- WORK TO BE COMPLETED
Starting with the line that has "Own a cat - Bucket List Ideas" in the records below and stopping after the line that has "Hand drawn icon", output every line exactly and nothing else; skip pictures.

*** Opening TASK MATERIAL ***

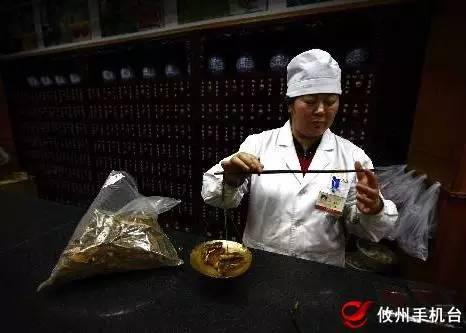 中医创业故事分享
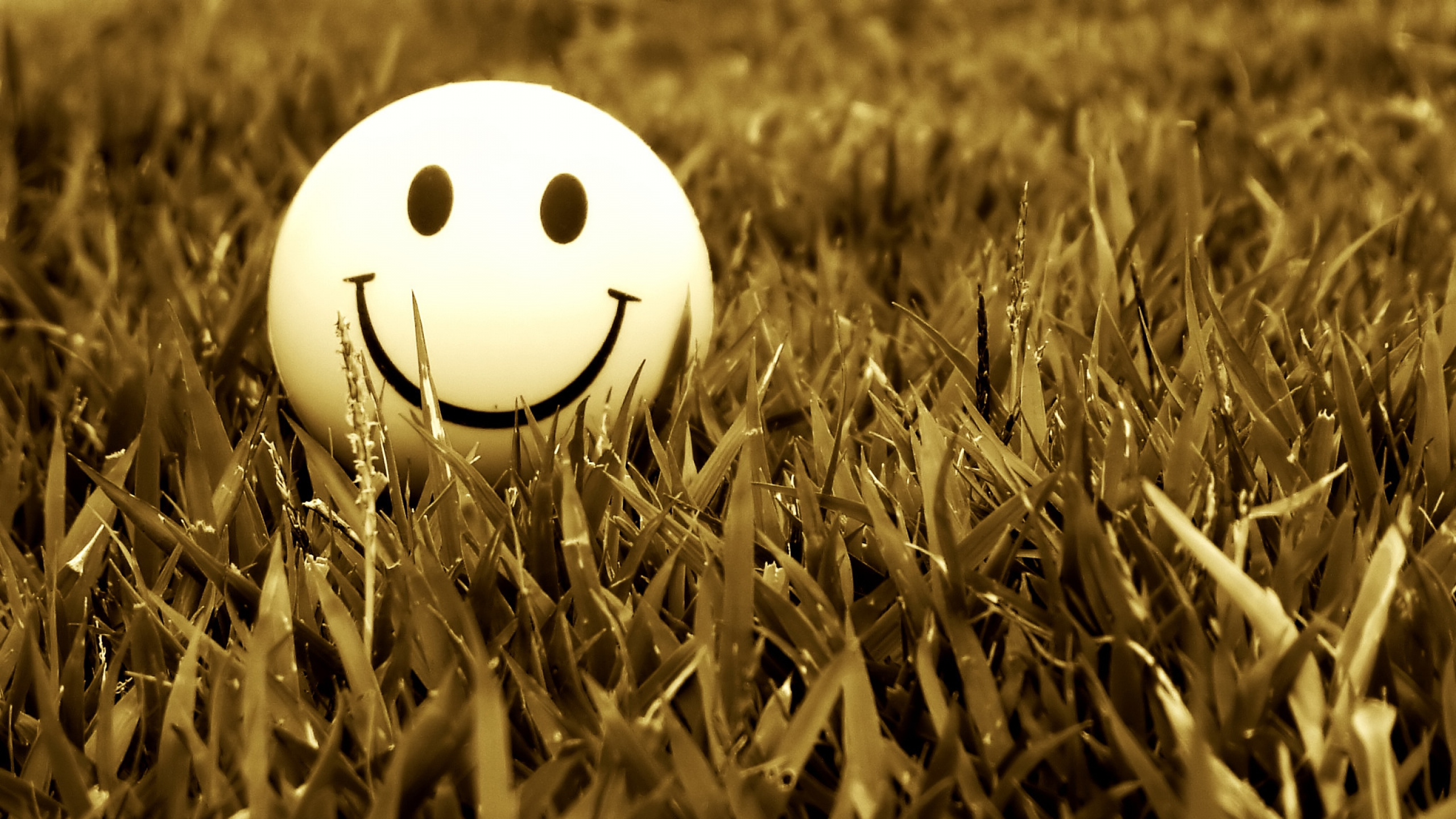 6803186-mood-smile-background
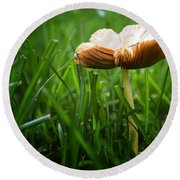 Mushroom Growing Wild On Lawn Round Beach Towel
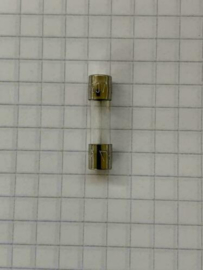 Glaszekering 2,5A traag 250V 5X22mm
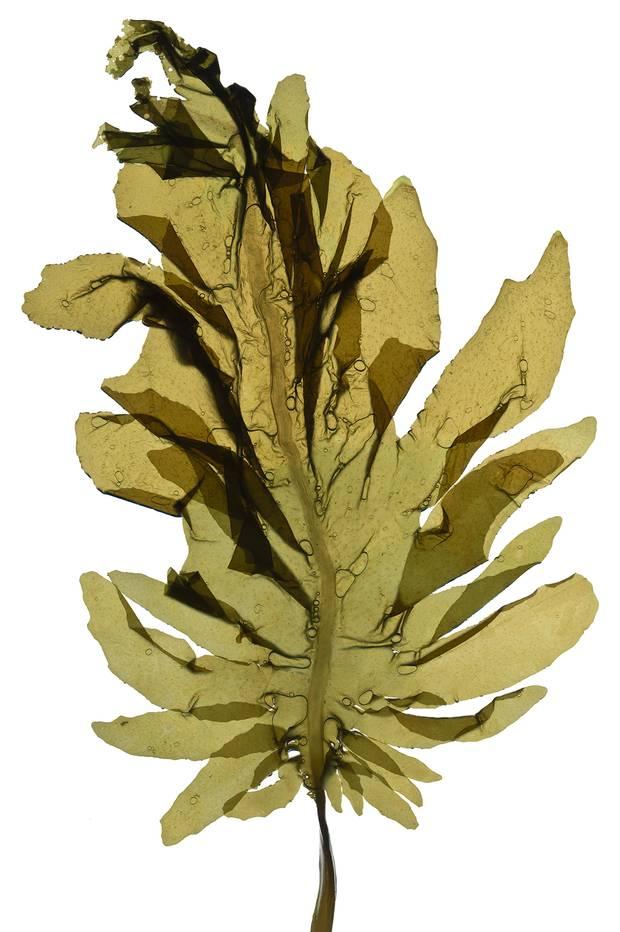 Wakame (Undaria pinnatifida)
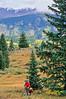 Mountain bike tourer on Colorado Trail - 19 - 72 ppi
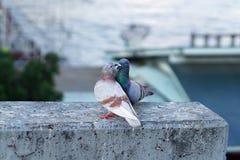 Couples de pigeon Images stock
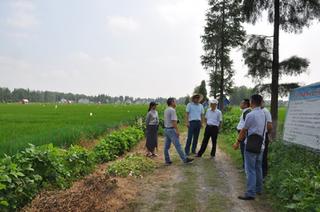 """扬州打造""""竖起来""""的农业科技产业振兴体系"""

*** Closing TASK MATERIAL ***
*** Opening TASK MATERIAL ***

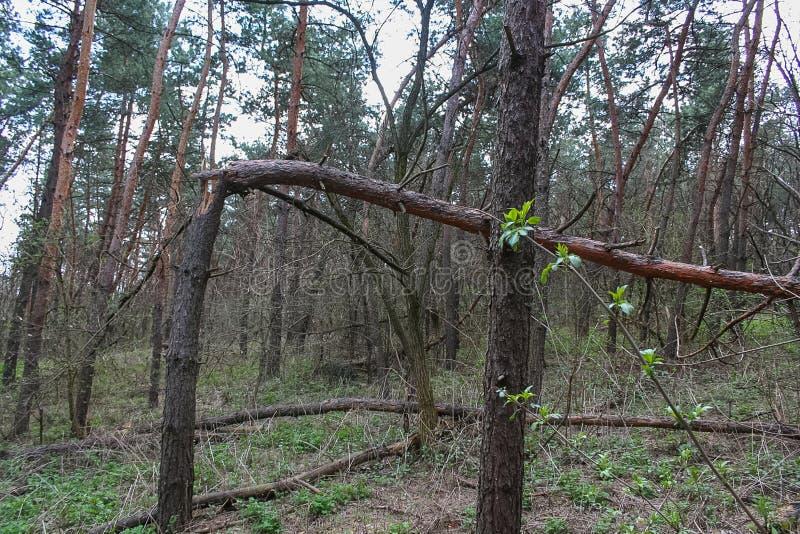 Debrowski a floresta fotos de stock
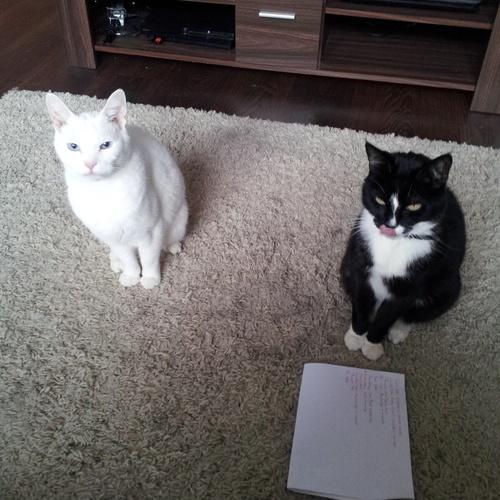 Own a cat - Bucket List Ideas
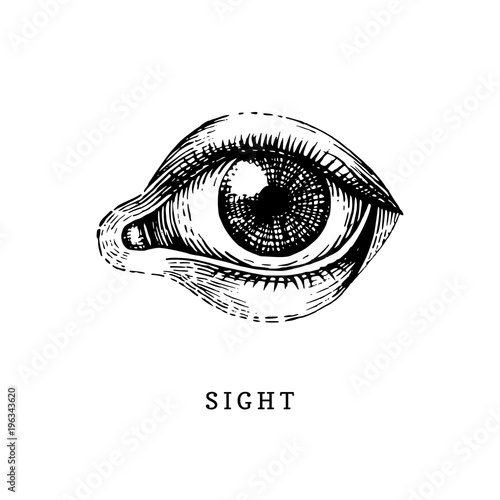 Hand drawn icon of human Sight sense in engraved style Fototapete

*** Closing TASK MATERIAL ***

- RESULT OF THE EXERCISE
 Own a cat - Bucket List Ideas
 Hand drawn icon of human Sight sense in engraved style Fototapete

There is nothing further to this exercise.